The girl is a junior and said she was disciplined for wearing a sports bra while she was working out in 100-degree heat. She claims she had the best performance record on the team and was the only student-athlete to have never missed a practice.
According to the teen's dad, the district told them they found no wrongdoing. Now, the family is in the appeal process.
"This whole situation could have been easily resolved," the teen's father said. "I'm willing to take this as far as we have to go, you know, to get some kind of results."
The ACLU sent a letter to SBISD on behalf of the student, warning the district that the actions potentially put them in violation of the Fourteenth Amendment and Title IX. Click here to read the letter.
The teen and her father want to see real changes.
"I'm hoping to see that the district changes their policy and that they have a change of heart of what they've been saying," the teen said. "And, like, they actually own up to their mistakes."
The teen said her teammates have been supportive of her, and she's thankful for that. She also said she still loves the sport and that she is not giving up on speaking up for herself and others like her.

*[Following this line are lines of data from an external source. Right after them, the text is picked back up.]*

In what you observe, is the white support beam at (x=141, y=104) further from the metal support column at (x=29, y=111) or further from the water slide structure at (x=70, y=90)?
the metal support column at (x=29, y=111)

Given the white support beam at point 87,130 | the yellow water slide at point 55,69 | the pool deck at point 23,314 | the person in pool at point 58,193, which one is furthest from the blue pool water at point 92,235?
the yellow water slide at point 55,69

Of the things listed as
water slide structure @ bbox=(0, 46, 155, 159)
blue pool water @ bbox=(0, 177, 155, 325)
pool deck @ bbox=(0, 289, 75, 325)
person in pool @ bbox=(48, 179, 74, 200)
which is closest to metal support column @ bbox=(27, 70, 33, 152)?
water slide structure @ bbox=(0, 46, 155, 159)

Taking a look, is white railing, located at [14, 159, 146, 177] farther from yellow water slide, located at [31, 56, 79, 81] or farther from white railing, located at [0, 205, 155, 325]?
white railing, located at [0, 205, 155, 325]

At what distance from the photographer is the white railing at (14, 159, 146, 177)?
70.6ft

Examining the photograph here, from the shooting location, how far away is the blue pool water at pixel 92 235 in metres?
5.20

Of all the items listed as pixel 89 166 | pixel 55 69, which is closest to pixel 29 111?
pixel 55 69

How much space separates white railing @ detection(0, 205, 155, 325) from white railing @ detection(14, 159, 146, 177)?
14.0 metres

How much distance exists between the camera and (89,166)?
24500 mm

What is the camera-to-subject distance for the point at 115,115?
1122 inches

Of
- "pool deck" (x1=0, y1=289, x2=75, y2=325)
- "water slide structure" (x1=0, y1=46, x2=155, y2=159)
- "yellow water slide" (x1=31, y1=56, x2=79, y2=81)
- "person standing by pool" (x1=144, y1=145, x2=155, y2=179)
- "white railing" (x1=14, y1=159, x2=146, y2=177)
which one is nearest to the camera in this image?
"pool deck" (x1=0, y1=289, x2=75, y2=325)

Here's a statement issued by Spring Branch ISD:
"Spring Branch ISD denies any discrimination and treats students equally and fairly. We are aware of the situation with one student at one of our high schools who is dissatisfied with SBISD practices, which are applied to all athletes at that campus. SBISD is currently investigating this matter."

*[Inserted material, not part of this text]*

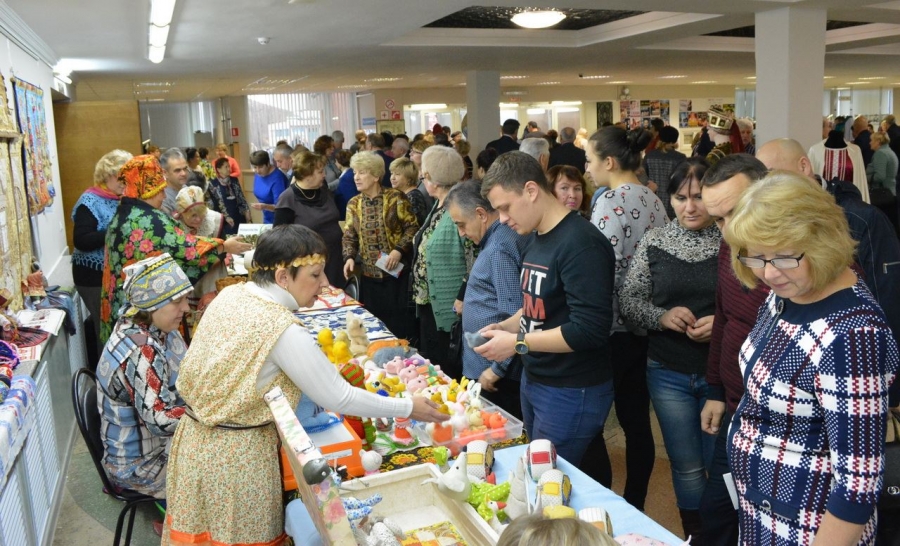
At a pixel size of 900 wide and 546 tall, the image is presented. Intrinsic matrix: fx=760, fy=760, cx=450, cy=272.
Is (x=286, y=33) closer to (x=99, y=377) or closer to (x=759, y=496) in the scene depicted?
(x=99, y=377)

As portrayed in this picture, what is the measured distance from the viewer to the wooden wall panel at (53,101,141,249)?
7.57 meters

The ACLU of Texas released this statement and said it invited the district to meet:
"ACLU decided to support G.H.'s advocacy because the District's dress code is discriminatory on its face, setting restrictions for girls that it doesn't for boys based on harmful and outdated gender stereotypes. Also, the Spring Woods High girls' cross country team has been treated unequally in terms of coaching and training, which signals to girl athletes that they are not seen as serious athletic competitors with serious potential. And as our clients so bravely shared, we got involved because G. H. was being mistreated for speaking out on behalf of herself and her teammates. We sent our letter to the District on March 1 and we have invited the District to meet so that we can work together on these very serious issues."